Pelo que, sendo o EBF lei especial face ao Código do IRS – o diploma no qual se propõe que seja introduzida esta nova norma – parece que as mais-valias mobiliárias provenientes do resgate de unidades de participação em fundos de investimento poderão não estar abrangidos pelo englobamento obrigatório, não obstante, pela sua natureza, serem suscetíveis de ser abrangidos pela proposta que prevê a tributação mediante englobamento obrigatório.

Soraia João Silva

Resgate de fundos de investimento estrangeiros

Outra das questões que tem vindo a ser suscitada em torno da forma como se pretende implementar esta proposta de tributação prende-se com o regime a que serão sujeitos os rendimentos do resgate de unidades de fundos de participação localizados fora do território nacional, os quais não estão sujeitos ao regime previsto no EBF.
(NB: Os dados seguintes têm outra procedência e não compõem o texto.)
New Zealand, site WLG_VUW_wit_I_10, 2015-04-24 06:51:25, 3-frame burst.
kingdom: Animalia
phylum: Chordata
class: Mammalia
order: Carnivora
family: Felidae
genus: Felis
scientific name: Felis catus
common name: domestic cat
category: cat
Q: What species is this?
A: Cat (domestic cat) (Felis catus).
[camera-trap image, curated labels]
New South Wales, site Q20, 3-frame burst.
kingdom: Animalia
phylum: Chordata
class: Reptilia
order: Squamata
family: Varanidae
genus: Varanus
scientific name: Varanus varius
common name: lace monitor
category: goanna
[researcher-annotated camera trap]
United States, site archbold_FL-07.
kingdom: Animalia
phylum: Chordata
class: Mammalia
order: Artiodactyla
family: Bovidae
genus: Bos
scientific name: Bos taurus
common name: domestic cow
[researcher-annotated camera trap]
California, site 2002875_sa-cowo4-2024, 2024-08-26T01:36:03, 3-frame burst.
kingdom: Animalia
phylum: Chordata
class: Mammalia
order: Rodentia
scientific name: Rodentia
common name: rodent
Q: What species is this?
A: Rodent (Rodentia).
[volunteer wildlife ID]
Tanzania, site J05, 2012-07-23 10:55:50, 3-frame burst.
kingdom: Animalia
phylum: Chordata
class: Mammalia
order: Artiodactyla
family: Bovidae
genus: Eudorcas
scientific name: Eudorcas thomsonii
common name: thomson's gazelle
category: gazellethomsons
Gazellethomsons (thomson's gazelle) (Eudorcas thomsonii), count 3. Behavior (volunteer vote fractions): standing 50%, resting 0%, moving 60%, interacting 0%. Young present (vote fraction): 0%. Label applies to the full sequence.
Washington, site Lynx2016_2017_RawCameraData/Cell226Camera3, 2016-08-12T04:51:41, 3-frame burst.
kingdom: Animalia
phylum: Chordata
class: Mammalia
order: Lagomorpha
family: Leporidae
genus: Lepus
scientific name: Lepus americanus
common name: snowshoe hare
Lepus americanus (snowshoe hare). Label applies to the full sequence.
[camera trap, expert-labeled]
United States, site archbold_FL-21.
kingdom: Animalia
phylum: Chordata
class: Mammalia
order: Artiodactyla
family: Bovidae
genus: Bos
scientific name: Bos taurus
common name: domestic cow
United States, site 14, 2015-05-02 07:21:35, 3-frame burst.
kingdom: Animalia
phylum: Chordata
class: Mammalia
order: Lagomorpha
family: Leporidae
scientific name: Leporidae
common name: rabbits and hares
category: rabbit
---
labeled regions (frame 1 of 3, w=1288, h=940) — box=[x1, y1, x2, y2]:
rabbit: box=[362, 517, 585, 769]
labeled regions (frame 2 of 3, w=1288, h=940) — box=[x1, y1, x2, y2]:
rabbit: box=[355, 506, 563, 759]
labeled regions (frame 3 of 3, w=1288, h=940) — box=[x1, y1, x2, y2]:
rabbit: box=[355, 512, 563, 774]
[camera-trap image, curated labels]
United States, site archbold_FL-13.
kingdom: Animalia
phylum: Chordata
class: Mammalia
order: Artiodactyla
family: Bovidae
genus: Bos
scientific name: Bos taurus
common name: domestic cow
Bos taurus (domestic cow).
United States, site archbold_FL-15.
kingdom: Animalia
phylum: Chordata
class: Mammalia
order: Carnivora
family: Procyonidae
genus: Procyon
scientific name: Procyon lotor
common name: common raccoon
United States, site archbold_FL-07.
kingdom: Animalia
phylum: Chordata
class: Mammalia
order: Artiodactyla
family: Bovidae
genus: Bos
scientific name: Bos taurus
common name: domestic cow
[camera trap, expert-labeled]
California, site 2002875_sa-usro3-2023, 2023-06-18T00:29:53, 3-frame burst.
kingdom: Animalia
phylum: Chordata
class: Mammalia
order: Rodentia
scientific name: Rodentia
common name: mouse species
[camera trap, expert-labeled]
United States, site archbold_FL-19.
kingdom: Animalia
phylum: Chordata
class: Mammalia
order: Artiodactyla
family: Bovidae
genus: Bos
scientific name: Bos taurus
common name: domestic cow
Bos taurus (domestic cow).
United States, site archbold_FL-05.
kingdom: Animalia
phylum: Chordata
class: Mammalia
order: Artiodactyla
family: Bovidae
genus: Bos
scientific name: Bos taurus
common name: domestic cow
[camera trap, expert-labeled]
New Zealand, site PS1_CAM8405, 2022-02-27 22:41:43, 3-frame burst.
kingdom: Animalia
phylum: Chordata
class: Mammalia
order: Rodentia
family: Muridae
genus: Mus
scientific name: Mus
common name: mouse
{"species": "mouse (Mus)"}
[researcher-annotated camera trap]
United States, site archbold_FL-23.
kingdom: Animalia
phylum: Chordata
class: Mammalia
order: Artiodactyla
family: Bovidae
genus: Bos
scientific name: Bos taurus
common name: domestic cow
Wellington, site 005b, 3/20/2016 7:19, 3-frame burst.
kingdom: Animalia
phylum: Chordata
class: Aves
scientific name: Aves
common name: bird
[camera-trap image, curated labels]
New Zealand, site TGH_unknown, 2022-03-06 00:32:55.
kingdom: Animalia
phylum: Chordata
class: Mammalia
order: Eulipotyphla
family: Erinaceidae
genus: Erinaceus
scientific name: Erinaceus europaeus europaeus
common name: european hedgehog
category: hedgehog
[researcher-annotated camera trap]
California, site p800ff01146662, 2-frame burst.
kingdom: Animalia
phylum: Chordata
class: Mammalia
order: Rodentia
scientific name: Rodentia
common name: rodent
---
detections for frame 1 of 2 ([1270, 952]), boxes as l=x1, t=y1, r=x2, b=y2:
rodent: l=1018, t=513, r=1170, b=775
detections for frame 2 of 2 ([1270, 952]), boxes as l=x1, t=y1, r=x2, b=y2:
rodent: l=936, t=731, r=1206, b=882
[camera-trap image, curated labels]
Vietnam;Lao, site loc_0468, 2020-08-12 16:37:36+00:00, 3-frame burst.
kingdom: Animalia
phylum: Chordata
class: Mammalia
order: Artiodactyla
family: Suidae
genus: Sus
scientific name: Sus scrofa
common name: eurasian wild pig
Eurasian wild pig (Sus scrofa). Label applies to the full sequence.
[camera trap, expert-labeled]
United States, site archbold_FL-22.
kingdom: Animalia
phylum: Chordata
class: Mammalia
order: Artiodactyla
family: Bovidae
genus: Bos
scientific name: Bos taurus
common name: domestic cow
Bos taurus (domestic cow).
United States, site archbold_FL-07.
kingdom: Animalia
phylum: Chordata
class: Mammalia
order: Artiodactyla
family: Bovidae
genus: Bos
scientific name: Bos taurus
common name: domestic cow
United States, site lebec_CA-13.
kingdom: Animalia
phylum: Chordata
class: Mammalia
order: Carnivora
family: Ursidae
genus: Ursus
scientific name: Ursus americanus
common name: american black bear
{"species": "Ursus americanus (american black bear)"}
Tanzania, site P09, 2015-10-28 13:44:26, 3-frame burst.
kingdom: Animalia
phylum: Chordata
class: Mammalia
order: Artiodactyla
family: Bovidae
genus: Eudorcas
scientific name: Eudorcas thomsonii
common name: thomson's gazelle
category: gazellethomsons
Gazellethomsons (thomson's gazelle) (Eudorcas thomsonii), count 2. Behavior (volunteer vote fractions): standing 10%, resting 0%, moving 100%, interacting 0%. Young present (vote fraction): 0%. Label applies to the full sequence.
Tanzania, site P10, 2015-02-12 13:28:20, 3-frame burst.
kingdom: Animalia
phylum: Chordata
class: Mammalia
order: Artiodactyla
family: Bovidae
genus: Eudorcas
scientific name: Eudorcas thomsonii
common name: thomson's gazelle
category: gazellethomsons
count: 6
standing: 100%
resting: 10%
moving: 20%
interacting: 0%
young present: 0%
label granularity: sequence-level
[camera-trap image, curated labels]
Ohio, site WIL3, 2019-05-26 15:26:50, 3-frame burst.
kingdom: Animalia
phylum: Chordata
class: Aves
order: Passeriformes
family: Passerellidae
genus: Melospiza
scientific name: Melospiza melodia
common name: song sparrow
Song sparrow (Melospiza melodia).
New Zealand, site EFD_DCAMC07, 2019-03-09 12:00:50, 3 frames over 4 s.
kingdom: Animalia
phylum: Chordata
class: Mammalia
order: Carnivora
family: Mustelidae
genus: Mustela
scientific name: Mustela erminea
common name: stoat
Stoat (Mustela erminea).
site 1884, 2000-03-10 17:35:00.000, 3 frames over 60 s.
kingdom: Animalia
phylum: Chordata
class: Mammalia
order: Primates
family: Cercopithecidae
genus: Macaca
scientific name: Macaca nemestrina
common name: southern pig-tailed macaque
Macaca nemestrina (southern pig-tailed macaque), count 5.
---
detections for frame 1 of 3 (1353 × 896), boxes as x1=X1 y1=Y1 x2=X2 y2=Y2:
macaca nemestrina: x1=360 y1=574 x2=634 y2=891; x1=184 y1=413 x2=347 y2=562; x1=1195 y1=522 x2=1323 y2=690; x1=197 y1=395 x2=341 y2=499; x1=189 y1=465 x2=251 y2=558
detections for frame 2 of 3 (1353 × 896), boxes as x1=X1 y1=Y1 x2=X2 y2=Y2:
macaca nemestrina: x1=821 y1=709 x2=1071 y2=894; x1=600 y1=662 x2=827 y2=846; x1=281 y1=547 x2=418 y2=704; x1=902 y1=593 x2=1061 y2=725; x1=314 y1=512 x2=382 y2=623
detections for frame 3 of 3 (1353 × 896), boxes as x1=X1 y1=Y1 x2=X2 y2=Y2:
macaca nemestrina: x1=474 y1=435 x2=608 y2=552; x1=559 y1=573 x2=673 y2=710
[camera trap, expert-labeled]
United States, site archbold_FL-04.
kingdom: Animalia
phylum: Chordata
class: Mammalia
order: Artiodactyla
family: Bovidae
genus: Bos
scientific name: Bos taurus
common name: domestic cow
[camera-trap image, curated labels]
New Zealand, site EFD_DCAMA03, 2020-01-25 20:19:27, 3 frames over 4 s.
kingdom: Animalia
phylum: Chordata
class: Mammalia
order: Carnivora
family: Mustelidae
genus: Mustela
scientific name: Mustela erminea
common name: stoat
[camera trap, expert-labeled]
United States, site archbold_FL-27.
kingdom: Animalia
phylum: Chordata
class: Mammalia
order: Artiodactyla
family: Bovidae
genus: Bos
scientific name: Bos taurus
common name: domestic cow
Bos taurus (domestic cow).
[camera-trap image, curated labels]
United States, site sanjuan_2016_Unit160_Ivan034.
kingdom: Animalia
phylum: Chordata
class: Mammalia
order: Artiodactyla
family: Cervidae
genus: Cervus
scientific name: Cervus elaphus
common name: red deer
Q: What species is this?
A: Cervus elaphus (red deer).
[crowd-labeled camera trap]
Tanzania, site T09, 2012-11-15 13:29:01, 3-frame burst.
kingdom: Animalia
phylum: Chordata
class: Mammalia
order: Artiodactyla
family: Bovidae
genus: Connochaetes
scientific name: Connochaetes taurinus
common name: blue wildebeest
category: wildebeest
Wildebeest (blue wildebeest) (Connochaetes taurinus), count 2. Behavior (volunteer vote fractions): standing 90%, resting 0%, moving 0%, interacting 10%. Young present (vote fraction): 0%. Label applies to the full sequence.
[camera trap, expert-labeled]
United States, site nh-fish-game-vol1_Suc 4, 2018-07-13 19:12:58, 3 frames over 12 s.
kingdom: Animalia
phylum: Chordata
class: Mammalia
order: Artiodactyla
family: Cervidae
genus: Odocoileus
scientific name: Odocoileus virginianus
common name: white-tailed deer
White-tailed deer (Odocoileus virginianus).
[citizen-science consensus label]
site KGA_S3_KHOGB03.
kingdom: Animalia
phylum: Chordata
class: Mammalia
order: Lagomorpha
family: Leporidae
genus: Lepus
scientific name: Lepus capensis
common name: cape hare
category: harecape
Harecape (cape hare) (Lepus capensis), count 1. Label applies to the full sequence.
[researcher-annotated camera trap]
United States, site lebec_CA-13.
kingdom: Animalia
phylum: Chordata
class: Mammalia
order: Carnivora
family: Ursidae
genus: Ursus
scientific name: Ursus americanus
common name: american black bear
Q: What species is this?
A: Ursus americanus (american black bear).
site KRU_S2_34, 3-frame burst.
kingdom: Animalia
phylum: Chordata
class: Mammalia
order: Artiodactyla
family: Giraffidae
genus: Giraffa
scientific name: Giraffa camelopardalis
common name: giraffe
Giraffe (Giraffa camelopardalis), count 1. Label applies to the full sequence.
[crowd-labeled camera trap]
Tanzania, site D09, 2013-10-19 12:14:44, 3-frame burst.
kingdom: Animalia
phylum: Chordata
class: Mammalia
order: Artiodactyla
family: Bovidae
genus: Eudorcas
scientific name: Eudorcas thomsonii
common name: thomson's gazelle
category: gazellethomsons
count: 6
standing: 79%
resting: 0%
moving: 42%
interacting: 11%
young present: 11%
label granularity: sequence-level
Com efeito, apenas os fundos de investimento localizados em Portugal estão sujeitos ao regime de tributação previsto no EBF e, nessa medida, apenas os rendimentos pagos por esses fundos recaem no regime de tributação nele previsto, i.e., sujeição a retenção na fonte a uma taxa definitiva de 28%.

Pelo que, caso os rendimentos provenientes do resgate de unidades de participação em fundos de investimentos estrangeiros não sejam pagos através de entidades com sede, direção efetiva ou estabelecimento estável em Portugal, tais rendimentos, sendo qualificados como mais-valias nos termos previstos no Código do IRS, são suscetíveis de recair no escopo de aplicação da nova norma proposta no OE, e nessa medida, ser sujeitos a englobamento obrigatório, uma vez verificados os demais requisitos legais.

Inês Tomé Carvalho

Conclusões

Em suma, as mais-valias mobiliárias provenientes do resgate de unidades de participação em fundos de investimento portugueses poderão não estar abrangidos pelo englobamento obrigatório, ainda que se verifiquem os critérios previstos para o efeito, atendendo a que o regime do EBF que regula a sua tributação tem natureza de lei especial face ao Código do IRS.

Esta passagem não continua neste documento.